Today the International Capital Markets Association (ICMA) updated its guidance regarding Sustainability-Linked Bonds (SLBs), among other things.
You may remember the controversies regarding the use of SLBs in Canada by companies like Enbridge and Tamarack Valley Energy who used proceeds from SLBs to expand fossil fuel infrastructure and development – thereby increasing emissions.
Unfortunately, ICMA wasted this opportunity to end that greenwashing, thereby ensuring future controversies that will undermine the credibility of the instrument.
The new ICMA guidance includes a list of possible Key Performance Indicators (KPIs) that can be used in SLBs, a menu-like approach that provides maximum flexibility to those creating SLBs. The KPIs for energy don’t distinguish between the use of “intensity” vs. “absolute” emissions, which is the crux of how companies like Enbridge and Tamarack game the system.
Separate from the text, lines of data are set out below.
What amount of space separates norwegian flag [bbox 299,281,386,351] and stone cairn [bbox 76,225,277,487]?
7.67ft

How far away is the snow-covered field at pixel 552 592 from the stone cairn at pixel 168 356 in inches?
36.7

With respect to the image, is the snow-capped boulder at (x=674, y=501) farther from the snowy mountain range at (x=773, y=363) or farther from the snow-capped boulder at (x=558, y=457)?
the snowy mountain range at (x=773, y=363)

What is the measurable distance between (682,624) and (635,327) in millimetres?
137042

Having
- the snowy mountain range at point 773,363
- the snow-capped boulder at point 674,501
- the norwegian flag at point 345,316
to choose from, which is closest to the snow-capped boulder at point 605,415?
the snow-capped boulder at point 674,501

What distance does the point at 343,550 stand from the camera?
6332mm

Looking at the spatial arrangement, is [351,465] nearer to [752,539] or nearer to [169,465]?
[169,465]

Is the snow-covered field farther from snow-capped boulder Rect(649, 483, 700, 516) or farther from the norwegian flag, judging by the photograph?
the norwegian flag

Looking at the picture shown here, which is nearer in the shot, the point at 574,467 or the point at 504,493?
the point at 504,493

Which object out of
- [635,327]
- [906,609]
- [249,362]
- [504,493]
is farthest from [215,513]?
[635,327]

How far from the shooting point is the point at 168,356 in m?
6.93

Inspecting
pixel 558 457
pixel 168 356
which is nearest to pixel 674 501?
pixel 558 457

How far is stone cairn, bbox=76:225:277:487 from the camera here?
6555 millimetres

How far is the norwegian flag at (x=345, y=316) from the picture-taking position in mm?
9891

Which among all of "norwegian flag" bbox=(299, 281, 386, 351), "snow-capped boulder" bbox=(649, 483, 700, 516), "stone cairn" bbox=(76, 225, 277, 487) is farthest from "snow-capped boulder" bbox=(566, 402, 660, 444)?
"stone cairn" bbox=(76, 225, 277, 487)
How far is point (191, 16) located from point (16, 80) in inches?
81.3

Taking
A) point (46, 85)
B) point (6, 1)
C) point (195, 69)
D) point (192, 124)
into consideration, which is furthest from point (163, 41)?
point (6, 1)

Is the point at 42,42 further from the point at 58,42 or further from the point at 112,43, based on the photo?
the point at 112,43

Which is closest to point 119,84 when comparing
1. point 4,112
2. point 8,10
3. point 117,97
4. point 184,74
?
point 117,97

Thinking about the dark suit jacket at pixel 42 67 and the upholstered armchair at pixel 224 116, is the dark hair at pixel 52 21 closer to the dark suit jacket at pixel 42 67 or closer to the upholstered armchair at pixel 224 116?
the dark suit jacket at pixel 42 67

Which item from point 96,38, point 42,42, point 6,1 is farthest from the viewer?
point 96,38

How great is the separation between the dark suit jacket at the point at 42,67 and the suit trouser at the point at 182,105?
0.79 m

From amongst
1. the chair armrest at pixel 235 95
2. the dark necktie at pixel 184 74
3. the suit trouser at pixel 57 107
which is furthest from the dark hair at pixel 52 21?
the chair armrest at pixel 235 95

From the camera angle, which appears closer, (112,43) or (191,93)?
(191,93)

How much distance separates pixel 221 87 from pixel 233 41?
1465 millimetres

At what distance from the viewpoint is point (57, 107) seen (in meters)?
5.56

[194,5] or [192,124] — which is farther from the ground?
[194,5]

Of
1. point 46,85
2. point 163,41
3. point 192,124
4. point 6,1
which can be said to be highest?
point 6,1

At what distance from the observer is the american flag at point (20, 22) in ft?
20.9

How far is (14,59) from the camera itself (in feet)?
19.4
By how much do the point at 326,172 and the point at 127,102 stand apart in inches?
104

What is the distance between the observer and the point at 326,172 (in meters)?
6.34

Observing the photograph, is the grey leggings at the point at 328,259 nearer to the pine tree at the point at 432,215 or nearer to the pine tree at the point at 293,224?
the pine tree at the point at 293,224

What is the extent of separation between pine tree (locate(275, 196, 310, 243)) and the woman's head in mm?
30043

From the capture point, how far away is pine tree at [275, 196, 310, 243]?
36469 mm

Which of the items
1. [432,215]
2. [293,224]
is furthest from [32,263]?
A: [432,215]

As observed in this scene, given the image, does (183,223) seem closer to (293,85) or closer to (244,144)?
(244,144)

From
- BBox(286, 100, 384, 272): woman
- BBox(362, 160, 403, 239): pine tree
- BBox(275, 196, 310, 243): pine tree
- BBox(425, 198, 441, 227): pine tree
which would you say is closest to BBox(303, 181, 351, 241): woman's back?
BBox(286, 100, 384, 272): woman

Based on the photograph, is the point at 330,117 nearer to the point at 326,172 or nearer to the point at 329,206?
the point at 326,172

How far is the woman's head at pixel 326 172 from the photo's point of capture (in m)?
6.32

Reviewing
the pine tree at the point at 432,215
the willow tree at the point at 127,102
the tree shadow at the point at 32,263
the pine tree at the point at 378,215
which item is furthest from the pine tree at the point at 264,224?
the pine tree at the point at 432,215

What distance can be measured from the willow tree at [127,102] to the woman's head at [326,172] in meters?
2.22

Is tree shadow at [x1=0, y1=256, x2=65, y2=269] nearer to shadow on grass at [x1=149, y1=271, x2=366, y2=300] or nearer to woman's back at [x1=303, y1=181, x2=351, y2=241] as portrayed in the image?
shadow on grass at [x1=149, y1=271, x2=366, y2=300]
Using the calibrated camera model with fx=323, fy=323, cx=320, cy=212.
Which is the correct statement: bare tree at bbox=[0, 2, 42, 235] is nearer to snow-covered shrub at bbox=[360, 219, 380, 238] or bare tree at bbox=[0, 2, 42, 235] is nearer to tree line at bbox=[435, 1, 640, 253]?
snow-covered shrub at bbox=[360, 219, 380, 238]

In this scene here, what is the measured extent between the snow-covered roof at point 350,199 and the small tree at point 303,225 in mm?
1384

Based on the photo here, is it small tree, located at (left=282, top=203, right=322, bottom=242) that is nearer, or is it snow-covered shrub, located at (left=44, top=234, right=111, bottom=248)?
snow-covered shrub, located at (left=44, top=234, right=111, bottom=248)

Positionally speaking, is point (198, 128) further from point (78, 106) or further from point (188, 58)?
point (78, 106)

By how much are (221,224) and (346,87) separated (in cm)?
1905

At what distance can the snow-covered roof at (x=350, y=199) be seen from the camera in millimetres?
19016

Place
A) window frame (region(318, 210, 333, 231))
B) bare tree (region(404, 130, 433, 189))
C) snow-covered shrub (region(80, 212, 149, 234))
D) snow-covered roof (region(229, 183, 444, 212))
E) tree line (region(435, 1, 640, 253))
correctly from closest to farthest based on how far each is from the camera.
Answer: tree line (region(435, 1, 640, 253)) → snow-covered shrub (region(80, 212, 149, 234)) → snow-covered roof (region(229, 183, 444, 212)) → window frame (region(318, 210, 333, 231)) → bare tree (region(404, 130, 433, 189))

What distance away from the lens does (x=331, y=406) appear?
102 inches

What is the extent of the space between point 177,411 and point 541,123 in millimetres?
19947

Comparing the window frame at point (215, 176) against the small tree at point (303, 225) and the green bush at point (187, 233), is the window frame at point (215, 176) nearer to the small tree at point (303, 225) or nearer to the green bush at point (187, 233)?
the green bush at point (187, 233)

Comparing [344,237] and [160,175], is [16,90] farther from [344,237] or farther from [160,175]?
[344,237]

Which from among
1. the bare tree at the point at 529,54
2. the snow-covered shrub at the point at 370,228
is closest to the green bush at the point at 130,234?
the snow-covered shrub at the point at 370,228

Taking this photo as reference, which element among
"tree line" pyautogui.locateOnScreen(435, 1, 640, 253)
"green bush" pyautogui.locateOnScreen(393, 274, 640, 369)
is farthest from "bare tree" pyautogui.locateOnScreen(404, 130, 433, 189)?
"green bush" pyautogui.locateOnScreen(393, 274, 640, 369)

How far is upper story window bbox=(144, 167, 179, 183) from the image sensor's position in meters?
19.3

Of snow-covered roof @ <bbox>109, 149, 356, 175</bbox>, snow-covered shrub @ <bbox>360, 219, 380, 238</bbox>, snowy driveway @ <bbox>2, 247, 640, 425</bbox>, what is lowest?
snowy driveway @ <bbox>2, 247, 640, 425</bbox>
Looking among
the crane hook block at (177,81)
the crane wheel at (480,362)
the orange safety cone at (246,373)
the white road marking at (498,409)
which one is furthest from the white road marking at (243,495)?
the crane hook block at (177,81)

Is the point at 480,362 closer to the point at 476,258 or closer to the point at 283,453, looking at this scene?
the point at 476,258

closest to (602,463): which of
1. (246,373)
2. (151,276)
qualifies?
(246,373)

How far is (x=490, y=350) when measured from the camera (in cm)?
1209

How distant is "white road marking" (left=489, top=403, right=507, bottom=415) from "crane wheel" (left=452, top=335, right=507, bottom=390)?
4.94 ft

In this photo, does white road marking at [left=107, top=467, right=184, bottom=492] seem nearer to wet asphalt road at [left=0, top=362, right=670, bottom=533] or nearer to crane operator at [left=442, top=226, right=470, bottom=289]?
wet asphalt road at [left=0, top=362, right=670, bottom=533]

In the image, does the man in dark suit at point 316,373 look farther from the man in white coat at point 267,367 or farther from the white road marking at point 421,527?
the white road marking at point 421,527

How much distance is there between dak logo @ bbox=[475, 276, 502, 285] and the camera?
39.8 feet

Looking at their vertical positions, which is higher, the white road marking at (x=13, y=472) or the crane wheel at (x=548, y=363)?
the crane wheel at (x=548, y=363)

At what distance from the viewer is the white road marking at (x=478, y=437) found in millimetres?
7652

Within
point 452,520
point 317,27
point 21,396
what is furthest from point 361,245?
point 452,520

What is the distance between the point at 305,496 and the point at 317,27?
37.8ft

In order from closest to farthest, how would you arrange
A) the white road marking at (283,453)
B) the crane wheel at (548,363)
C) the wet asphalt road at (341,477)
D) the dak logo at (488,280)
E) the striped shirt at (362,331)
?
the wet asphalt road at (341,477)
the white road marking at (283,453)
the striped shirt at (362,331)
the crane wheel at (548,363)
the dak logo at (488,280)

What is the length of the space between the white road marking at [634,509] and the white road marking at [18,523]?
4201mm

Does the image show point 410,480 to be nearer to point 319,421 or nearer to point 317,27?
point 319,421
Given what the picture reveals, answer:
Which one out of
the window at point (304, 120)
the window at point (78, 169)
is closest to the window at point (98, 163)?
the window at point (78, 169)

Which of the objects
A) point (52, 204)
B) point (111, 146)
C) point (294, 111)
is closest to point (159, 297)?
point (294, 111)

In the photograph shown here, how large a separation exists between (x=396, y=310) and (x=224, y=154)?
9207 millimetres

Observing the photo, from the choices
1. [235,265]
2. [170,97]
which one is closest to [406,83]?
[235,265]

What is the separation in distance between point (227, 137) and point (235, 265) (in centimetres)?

There is a new – and again entirely optional – set of Guidelines for External Reviews of these bonds that could apply to companies hires to verify the claims made in SLBs. Those say that a 2nd party opinion “may” be sought to consider the credibility of targets and business strategy to meet them, but the question arises whether a bond issuer would ever pay for that when it doesn’t have to.
Overall, ICMA has done nothing to stem the flow of dodgy SLB deals coming out of the Canadian oil patch. Expect to see more greenwashing, more controversy, and more calls for the regulator to finally step in to establish credibility in this space.